Choléra à Mayotte, rapport de mission

Professeur Renaud Piarroux
Institut Pierre Louis d’Epidémiologie et de Santé Publique, INSERM, Sorbonne Université
Hôpital de la Pitié-Salpêtrière, Assistance Publique – Hôpitaux de Paris

Depuis janvier 2024, une épidémie de choléra sévit aux Comores, principalement sur l’île d’Anjouan, avec déjà 5287 cas et 113 décès à date. À Mayotte, les premiers cas ont d’abord été importés, mais depuis le 21 avril, des cas autochtones ont été détectés. Au total, 96 patients ont été recensés en moins de cinq semaines (79 cas autochtones et 17 importés). La densité de population élevée, les conditions de vie précaires et la mauvaise desserte de certains quartiers en eau potable ont favorisé cette propagation rapide.

Pour la période allant du 15 au 21 mai, 15 nouveaux cas ont été recensés, principalement dans les communes M’Tsangamouji, de Mamoudzou et de Koungou. Sur l’ensemble de la période épidémique, le quartier Kierson à Koungou a représenté le foyer principal. Les principaux facteurs de risque incluent l’eau contaminée par des matières fécales infectées, les conditions de vie précaires et le manque d’infrastructures sanitaires adéquates. À Mayotte, de nombreux quartiers n’ont pas accès à l’eau potable et utilisent des cours d’eau à haut risque de contamination, exacerbant ainsi la transmission de la maladie.

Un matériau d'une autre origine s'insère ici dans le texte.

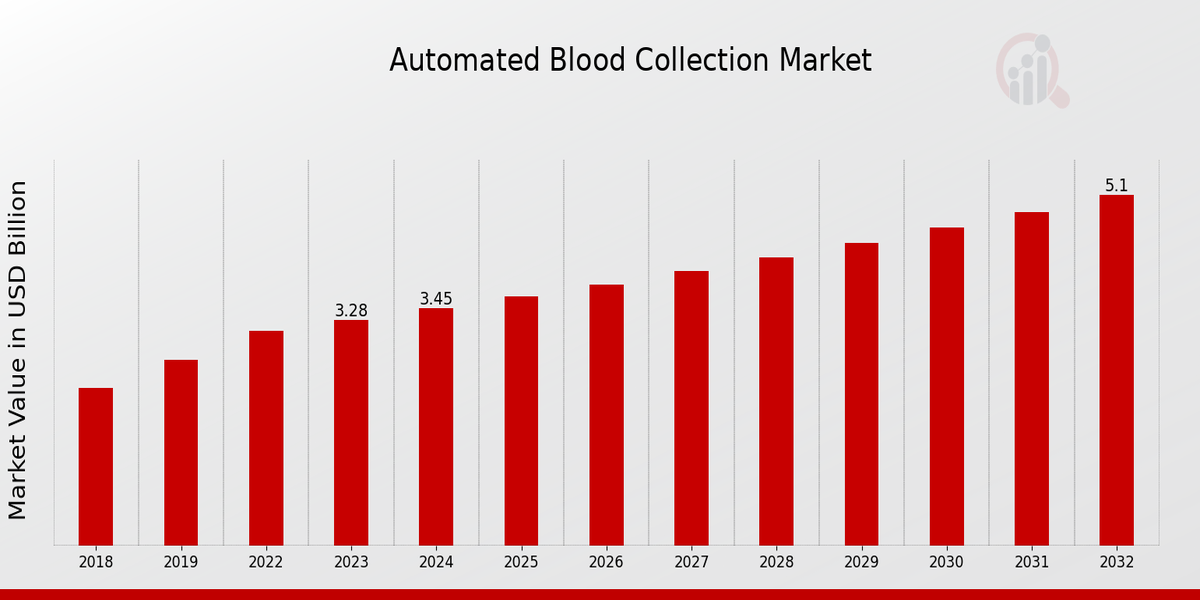 Automated Blood Collection Market

Market Value in USD Billion

3.28
3.45
5.1

2018
2019
2022
2023
2024
2025
2026
2027
2028
2029
2030
2031
2032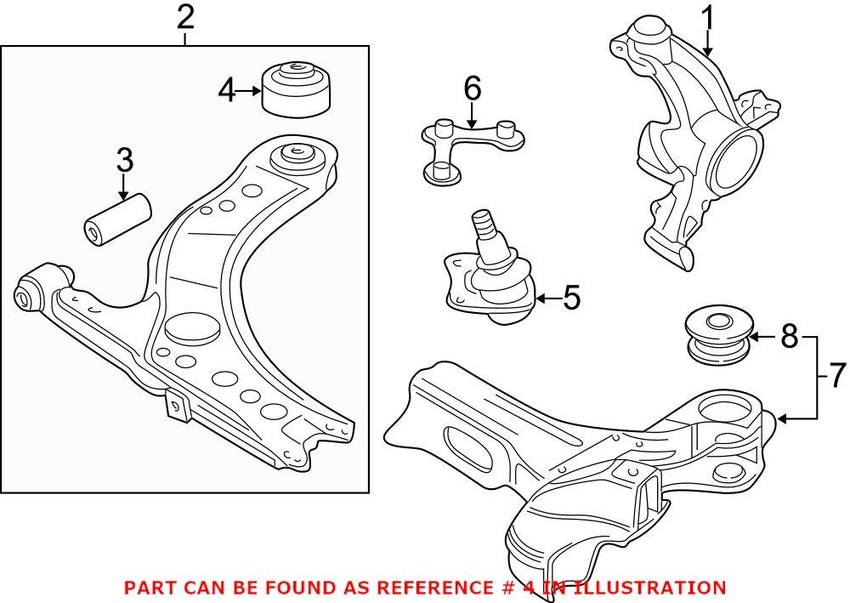 2
1
4
6
3
5
8
7

PART CAN BE FOUND AS REFERENCE # 4 IN ILLUSTRATION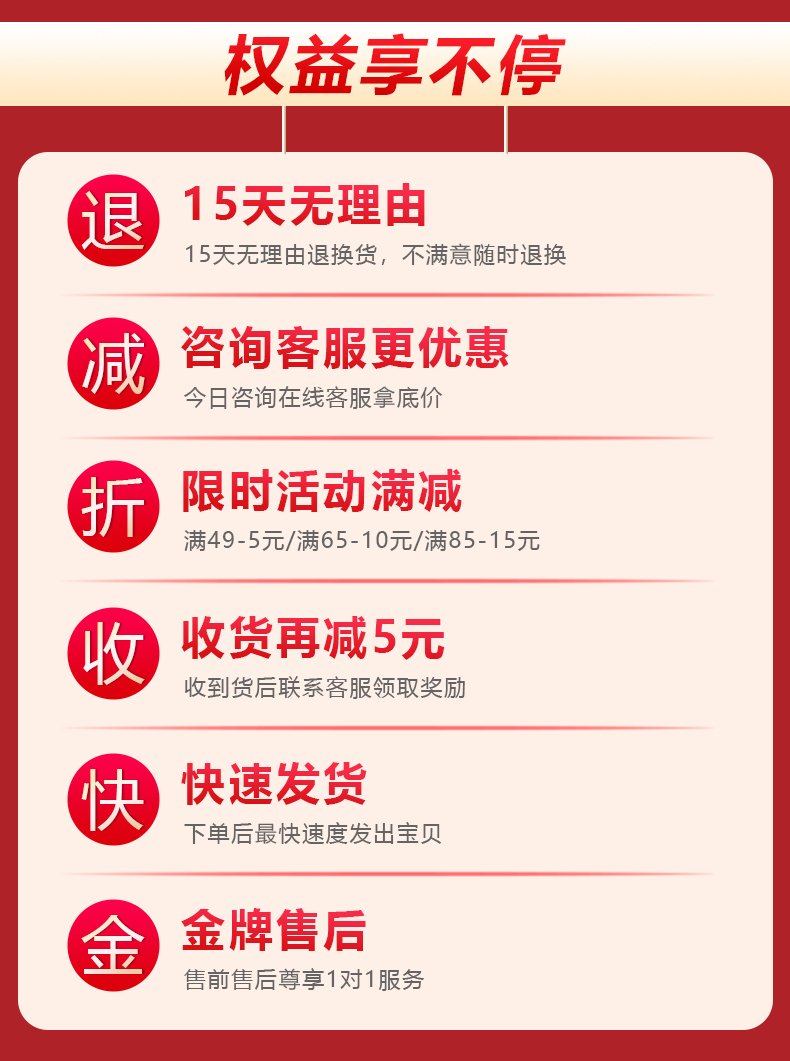 权益享不停

退

15天无理由

15天无理由退换货，不满意随时退换

减

咨询客服更优惠

今日咨询在线客服拿底价

折

限时活动满减

满49-5元/满65-10元/满85-15元

收

收货再减5元

收到货后联系客服领取奖励

快

快速发货

下单后最快速度发出宝贝

金

金牌售后

售前售后尊享1对1服务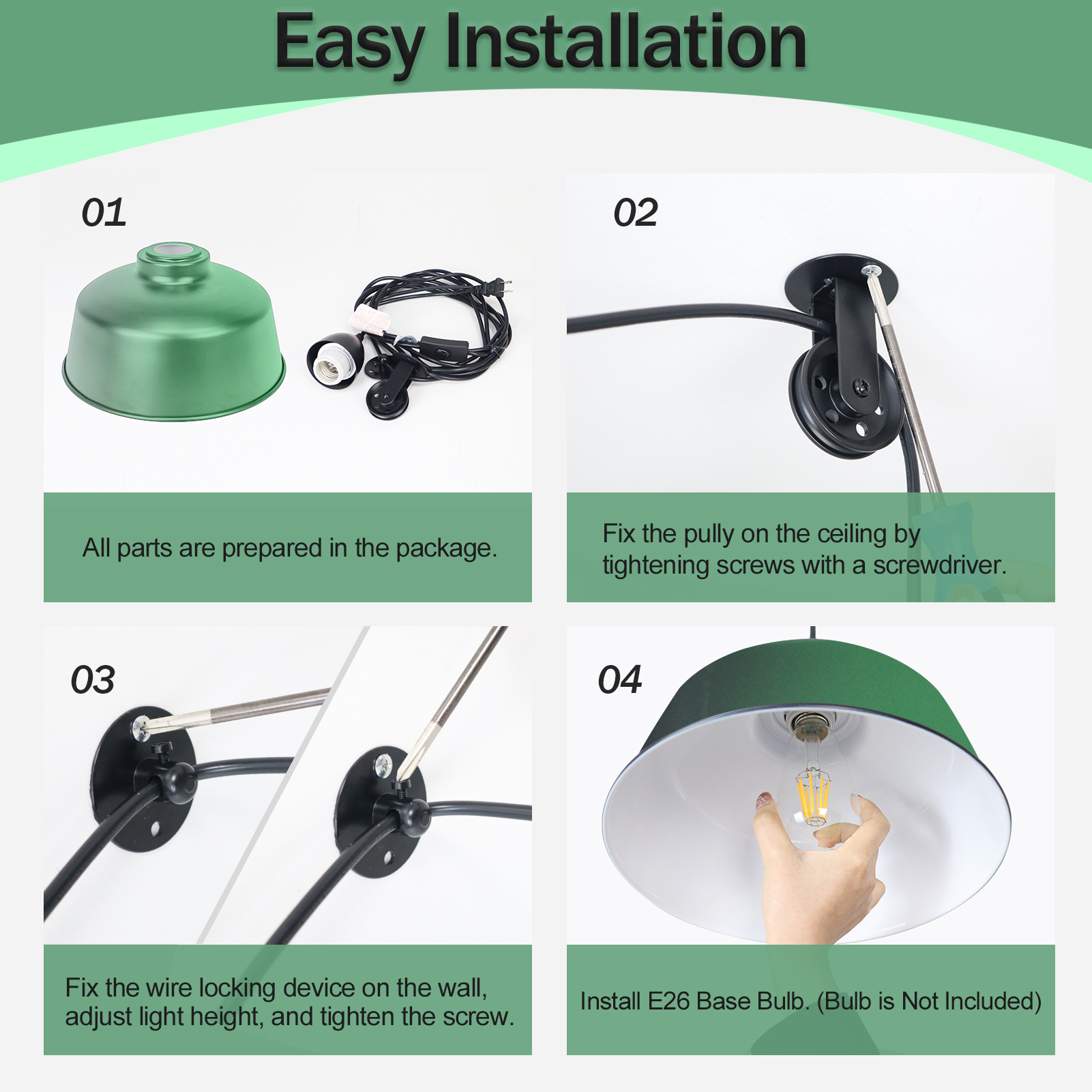 Easy Installation

01

All parts are prepared in the package.

02

Fix the pully on the ceiling by tightening screws with a screwdriver.

03

Fix the wire locking device on the wall, adjust light height, and tighten the screw.

04

Install E26 Base Bulb. (Bulb is Not Included)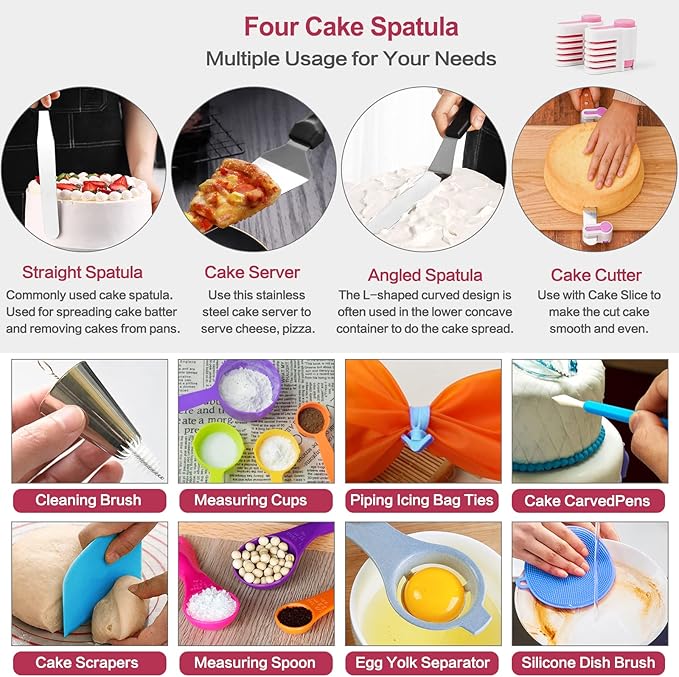 Four Cake Spatula
Multiple Usage for Your Needs

Straight Spatula
Commonly used cake spatula. Used for spreading cake batter and removing cakes from pans.

Cake Server
Use this stainless steel cake server to serve cheese, pizza.

Angled Spatula
The L-shaped curved design is often used in the lower concave container to do the cake spread.

Cake Cutter
Use with Cake Slice to make the cut cake smooth and even.

Cleaning Brush

Measuring Cups

Piping Icing Bag Ties

Cake CarvedPens

Cake Scrapers

Measuring Spoon

Egg Yolk Separator

Silicone Dish Brush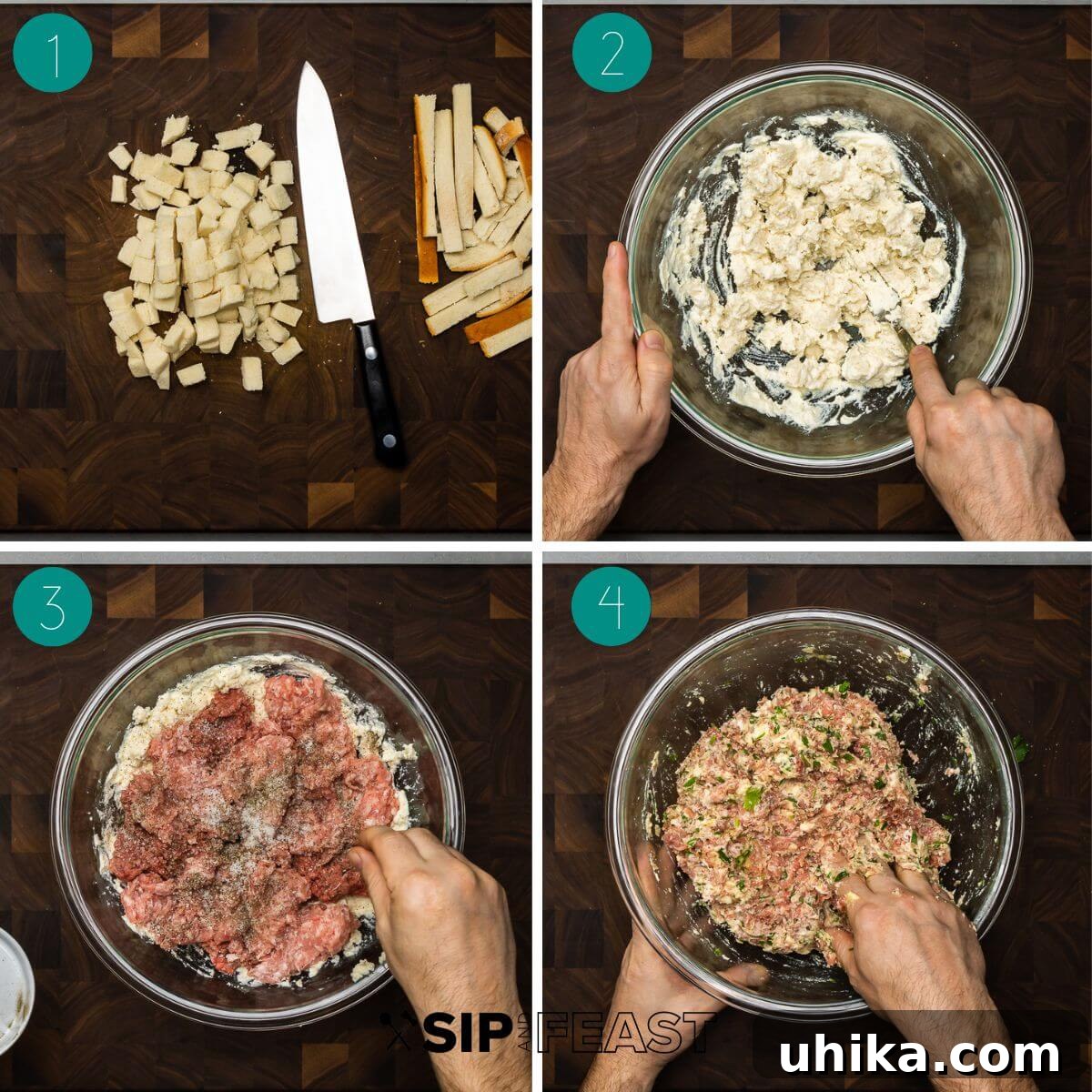 1

2

3

4

SIP AND FEAST

uhika.com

La lutte contre le choléra nécessite donc prioritairement un accès à de l’eau potable; des rampes d’eau et des bornes fontaines doivent être installées dans les quartiers les plus touchés. La promotion de bonnes pratiques d’hygiène, comme le lavage des mains, est fondamentale, mais difficile à appliquer sans accès suffisant à l’eau. Dans ce contexte, il est crucial de maintenir les activités de lutte mises en place (investigations, désinfection des logements, maraudes, recherche active de cas…) et même d’intensifier les campagnes de vaccination ciblées dans les zones affectées par le choléra.

Le scénario épidémiologique le plus probable envisage une épidémie fluctuante avec des accès sporadiques entrecoupés de périodes d’accalmie. Il existe un risque de multiplication des foyers en l’absence de mesures adéquates, tandis que l’élimination rapide du choléra est un objectif atteignable si les mesures de lutte sont intensifiées. Pour interrompre l’épidémie, il est indispensable de renforcer l’accès à l’eau potable, d’obtenir la confiance des populations et d’intensifier les campagnes de sensibilisation et de vaccination dans les quartiers touchés. À moyen terme, assurer un accès durable à l’eau potable sera essentiel pour éviter la réintroduction du choléra. Le renforcement des capacités médicales, notamment en améliorant les infrastructures de santé et en attirant des professionnels de santé, est également crucial pour répondre aux besoins sanitaires.

En conclusion, l’épidémie de choléra à Mayotte nécessite une réponse multisectorielle rapide pour interrompre la transmission et prévenir de futures épidémies. L’accès à l’eau potable, les pratiques d’hygiène et le renforcement des capacités médicales sont essentiels pour maîtriser et éliminer durablement le choléra.